TEXT SHOWN
------

Are you implying the introductory remarks are in error? I think you are making the argument for me, The central notion of evolution is NS, and yet there are many definitions of NS, and once again we are back to a nebulous notion of fitness. [quote=“Jonathan_Burke, post:131, topic:5784”]
Many definitions of natural selection have been proposed (Endler 1986). For our purposes, we will define natural selection as any consistent difference in fitness among phenotypically different classes of biological entities. Let us explore this definition in more detail
[/quote]

Let me know of central laws of any physical science where any scientist commences with X is a clearly defined law of science, but for our purpose, we will consider many definitions?

No, I am not implying any such thing. I pointed out that you quoted something and represented it as a definition of natural selection, when in fact it was not a definition of natural selection. You avoided quoting the actual definitions of natural selection which the author wrote.

Natural selection is not a law, it is a process. So right from the start it’s clear you haven’t understood what you quoted; Futuyma never calls natural selection a law. Different definitions are valid because natural selection operates at different levels. It’s all natural selection, but ithe selection operates at different levels. I don’t think you understand this subject.

What a relief, at last we have an authority who understands evolution and can tell us why a definition is sometimes that, and other times it is “a process”. Are you saying the phrase “many definitions” have been proposed (for NS) is a deep and mysterious statement that requires unique understanding.

If you had bothered to follow discussions on this subject you may have realised that the problem faced by NS is that it is a semantic statement that cannot be mathematically quantified, or derived from first principles, and yet it is presented as theory of evolution (and one of the greatest scientific ideas in human history) - a scientific theory, as all scientific theories, must be quantified so that it may be subjected to the rigours of scientific examination. Many bio-scientists have conceded (to varying degrees) this point - are you competent in this area? My guess is you are not.

I suggest you refrain from deciding who lacks understanding!

Your misrepresentation and sarcasm neither contributes to this discussion nor masks your error. I am not representing myself as an authority, I am pointing out you didn’t understand your source.

No. I am explaining to you that you have misunderstood what it means.

If you had bothered to read what Futuyma meant, you would have understood why this is nonsense.

So fast of the mark - a man with a bee in his bonnet. And yes, you display expertise in changing the subject and (obviously without sarcasm) decide who has understanding and who puts forward nonsense - but you show zero competence in science. If you had bothered to take the time to read material before you “shoot back”, you may have realised the semantic argument is not from your text book - but let us leave this weird exchange.

I don’t need any competence in science in order to read Futuyma and understand that you are not only misrepresenting him but failing to understand what he has written.

Yes, yes I have. That’s the point here. I actually bothered to take the time to read.

No, it’s a real Swami, Ed.

When I read abstracts like that, I always wonder what the selective pressure was for females to evolve with aesthetic preferences for certain mates. Could it be that females who prefer thin males have more offspring because males like females who like thin males, even if they’re fat themselves? Or maybe the female preferences arise by neutral evolution, and only the corresponding male body shapes by selection. Or maybe that’s an oversimplification, and we need to return to the definitions to sort out what’s what…

I can’t help noticing that I’ve posted a lengthy and detailed explanation of natural selection which answers the questions asked here, and it is being studiously ignored while people continue to ask the same questions.

------

PROVIDED DATA
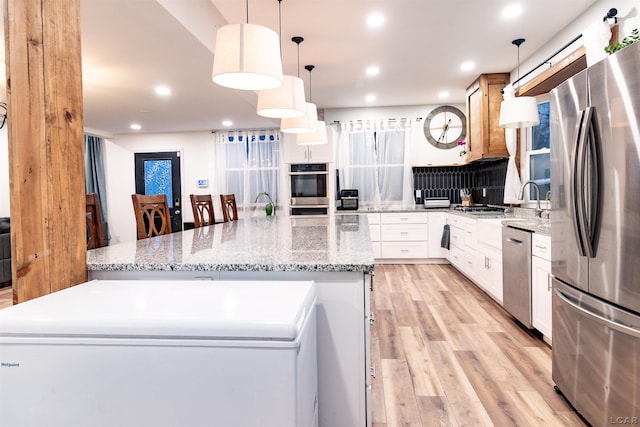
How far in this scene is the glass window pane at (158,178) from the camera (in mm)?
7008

------

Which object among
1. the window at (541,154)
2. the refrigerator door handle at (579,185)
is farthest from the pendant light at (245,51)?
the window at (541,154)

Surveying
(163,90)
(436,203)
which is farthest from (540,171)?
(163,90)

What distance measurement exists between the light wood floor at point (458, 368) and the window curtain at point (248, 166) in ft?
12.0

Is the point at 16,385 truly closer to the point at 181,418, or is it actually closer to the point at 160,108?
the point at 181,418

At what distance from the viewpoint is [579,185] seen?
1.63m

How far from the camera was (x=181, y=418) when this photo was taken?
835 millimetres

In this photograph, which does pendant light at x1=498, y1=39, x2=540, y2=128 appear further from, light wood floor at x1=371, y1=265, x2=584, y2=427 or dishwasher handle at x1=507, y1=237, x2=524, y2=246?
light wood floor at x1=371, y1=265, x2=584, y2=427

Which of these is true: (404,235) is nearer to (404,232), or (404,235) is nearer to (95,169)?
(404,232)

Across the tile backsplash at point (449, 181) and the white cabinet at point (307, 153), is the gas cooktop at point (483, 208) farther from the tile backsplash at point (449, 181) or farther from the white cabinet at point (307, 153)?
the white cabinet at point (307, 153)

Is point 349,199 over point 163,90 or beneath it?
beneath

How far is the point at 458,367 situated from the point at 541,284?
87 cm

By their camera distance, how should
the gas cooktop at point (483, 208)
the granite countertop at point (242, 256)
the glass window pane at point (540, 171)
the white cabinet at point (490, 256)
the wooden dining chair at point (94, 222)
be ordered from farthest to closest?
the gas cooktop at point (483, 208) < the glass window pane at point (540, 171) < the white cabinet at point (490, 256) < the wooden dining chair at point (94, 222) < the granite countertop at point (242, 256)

------

WORK TO COMPLETE
Decide whether each statement agrees with the thread on natural selection. For each, answer yes or no and quote the words from the thread that decide it.
(a) One poster calls natural selection a law rather than a process.
(b) The quoted passage defines natural selection as any consistent difference in fitness among phenotypically different classes of biological entities.
(c) One poster says no bio-scientists have conceded the point about quantifying natural selection.

EXERCISE RESULT
(a) No: "Natural selection is not a law, it is a process."
(b) Yes: "we will define natural selection as any consistent difference in fitness among phenotypically different classes of biological entities"
(c) No: "Many bio-scientists have conceded (to varying degrees) this point"